Integration - Change of Variable

1. Nov 12, 2014

BOAS

1. The problem statement, all variables and given/known data

Use integration by substitution to evaluate the integral,

$I = \int^{x}_{x_{0}} (3 + 4t)^{\frac{5}{3}} dt$

2. Relevant equations

3. The attempt at a solution

I am confused by this question, and think that the limits on the integral might be a typo. Does it make sense for them to be $x, x_{0}$? I think that the question means for them to be $t, t_{0}$ but i'm not sure that it isn't me not understanding something properly.

Ordinarily,

I would make the substitution $u = 3 + 4t$, and say that $du = 4 dt$.

$I = \int^{3+4t}_{3+4t_{0}} (u)^{\frac{5}{3}} \frac{du}{4} = [ \frac{3}{5} \frac{u^{\frac{8}{3}}}{4}]^{3 + 4t}_{3+4t_{0}} = [ \frac{3}{5} \frac{(3+4t)^{\frac{8}{3}}}{4}]^{3 + 4t}_{3+4t_{0}}$

$I = (\frac{3}{5} \frac{(3+4t)^{\frac{8}{3}}}{4}) - (\frac{3}{5} \frac{(3+4t_{0})^{\frac{8}{3}}}{4})$

It simplifies a bit further, but i'd really like confirmation that I have interpreted this question correctly.

Thanks.

2. Nov 12, 2014

pasmith

What you have here is a definite integral: the integral of $(3 + 4t)^{5/3}$ between $x_0$ and $x$. It's no different from if you were asked to evaluate $\int_a^b (3 + 4t)^{5/3}\,dt$.

When writing definite integrals it is bad practice to use the same symbol as both a limit of the integral and as the dummy variable. And when a question uses a particular symbol, you should use that same symbol in your answer.

3. Nov 12, 2014

HallsofIvy

Staff Emeritus
Yes, when you change the variable, you have to change the limits of integration as well.

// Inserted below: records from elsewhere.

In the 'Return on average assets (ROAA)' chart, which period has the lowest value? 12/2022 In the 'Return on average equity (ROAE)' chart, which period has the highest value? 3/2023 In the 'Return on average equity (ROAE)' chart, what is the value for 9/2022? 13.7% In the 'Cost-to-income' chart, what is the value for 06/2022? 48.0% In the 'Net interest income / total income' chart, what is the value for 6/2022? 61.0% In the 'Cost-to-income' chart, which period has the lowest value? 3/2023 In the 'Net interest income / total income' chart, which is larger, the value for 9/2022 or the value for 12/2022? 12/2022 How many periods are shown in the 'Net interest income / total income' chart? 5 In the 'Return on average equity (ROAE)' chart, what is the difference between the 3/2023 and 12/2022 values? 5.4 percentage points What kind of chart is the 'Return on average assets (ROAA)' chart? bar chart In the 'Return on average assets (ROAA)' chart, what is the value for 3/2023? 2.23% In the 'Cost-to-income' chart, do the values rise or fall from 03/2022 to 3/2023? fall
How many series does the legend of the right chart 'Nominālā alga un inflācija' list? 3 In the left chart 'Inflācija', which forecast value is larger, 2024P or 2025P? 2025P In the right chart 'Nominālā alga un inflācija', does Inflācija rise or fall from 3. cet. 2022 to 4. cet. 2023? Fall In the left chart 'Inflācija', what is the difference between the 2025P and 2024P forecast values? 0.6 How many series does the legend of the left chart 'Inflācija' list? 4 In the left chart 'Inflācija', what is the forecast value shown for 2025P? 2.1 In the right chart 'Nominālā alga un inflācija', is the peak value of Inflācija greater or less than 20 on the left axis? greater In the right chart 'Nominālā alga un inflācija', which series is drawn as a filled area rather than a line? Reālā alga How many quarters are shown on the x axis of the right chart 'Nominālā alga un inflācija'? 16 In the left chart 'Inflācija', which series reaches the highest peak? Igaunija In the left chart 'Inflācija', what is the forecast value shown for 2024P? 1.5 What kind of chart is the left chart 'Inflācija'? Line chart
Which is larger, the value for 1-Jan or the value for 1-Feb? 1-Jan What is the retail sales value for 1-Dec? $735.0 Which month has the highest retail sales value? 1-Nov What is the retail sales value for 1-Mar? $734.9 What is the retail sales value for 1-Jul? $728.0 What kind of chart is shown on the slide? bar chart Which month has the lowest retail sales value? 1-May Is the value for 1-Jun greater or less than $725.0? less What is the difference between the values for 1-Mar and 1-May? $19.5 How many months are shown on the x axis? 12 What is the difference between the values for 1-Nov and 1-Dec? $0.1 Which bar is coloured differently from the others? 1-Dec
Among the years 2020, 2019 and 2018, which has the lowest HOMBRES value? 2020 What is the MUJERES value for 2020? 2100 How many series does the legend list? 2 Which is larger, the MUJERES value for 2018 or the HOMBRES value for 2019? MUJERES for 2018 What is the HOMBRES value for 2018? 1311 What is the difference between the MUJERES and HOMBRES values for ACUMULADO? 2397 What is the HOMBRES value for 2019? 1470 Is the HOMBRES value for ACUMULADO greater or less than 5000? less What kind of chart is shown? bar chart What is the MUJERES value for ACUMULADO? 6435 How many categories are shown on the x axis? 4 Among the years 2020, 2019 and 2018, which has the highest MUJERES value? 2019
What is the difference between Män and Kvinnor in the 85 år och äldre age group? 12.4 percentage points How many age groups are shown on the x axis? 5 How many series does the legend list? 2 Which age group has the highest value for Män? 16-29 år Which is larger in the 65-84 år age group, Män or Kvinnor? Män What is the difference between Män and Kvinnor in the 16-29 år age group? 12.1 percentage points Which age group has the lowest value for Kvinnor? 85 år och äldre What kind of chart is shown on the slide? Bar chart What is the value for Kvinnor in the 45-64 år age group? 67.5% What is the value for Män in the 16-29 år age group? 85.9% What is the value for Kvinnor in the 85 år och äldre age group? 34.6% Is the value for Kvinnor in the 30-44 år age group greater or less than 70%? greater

Your integral has $x_0$ and $x$ as limits of integration and you let u= 3+ 4t. At the lower limit, $t= x_0$ so $u= 3+ 4x_0$. At the upper limit, $t= x$ so $u= 3+ 4x$. Your integral should be
$$\frac{1}{4}\int_{3+4x_0}^{3+ 4x} u^{5/3} du$$

You final result, whether you integrate with respect to t or u, should be a function of x.

4. Nov 12, 2014

BOAS

Hello,

does this mean that here $I = (\frac{3}{5} \frac{(3+4t)^{\frac{8}{3}}}{4}) - (\frac{3}{5} \frac{(3+4t_{0})^{\frac{8}{3}}}{4})$, where there is a t, I need to substitute in $(3+ 4x)$ and $(3+4x_{0})$

To get $I = (\frac{3}{5} \frac{(3+4(3+4x))^{\frac{8}{3}}}{4}) - (\frac{3}{5} \frac{(3+4(3 + 4x_{0})^{\frac{8}{3}}}{4})$?

5. Nov 12, 2014

BOAS

Hi,

now that you've said it, I do recall my lecturer discussing dummy variables.

Thanks.

6. Nov 14, 2014

BvU

No ! Now you've done the transform twice.

You work out an expression for $\frac{1}{4}\int_a^b u^{5/3} du$ and fill in a = 3 + 4x0 and b = 3 + 4x

7. Nov 14, 2014

BOAS

Thanks for clarifying that, I suspected this would be the case.